In other instances, state authorities have used any small incident to accuse critics of violating the peace, as in the case of Yandier Garcia Labrada from the Christian Liberation Movement, the most important nongovernmental organization in Cuba, whose founder, Oswaldo Paya, died in a 2012 car “accident” many believe to have been arranged by the government to get rid of its most prominent critic.

Labrada was arrested on Oct. 6 after complaining about the inefficiency of the government’s food distribution system as he waited in line to buy groceries in the town of Manati, where he lived. He reportedly is being held at “El Tipico,” the provincial prison in Las Tunas.
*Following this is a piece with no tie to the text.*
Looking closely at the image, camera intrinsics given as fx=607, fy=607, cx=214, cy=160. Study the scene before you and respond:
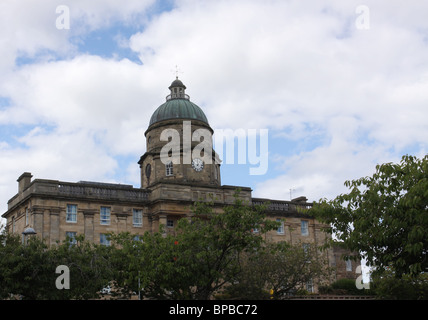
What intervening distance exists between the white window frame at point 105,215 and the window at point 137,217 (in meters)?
2.32

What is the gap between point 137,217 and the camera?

The man who succeeded Paya as the Christian Liberation Movement’s leader, Eduardo Cardet, is on parole after serving three years in prison, but Cardet is constantly being threatened with further incarceration. Another leader, Rosa Maria Rodriguez, recently announced that her grandson Rosuan Duran Melchor had been sentenced to six years in prison for mixing with “antisocial elements.”

And so it goes in Cuba. Dissent isn’t tolerated, and any utterance or activity that displeases authorities can land one in jail.

Small protests are routine around the island nowadays, which partly may explain the heavy-handedness with which Cuban authorities have been reacting under the cloak of the pandemic.

When the Biden administration reexamines America’s policy toward Cuba, it is Cuba’s virulent political pandemic that should drive its policy, not Cuban American voting habits.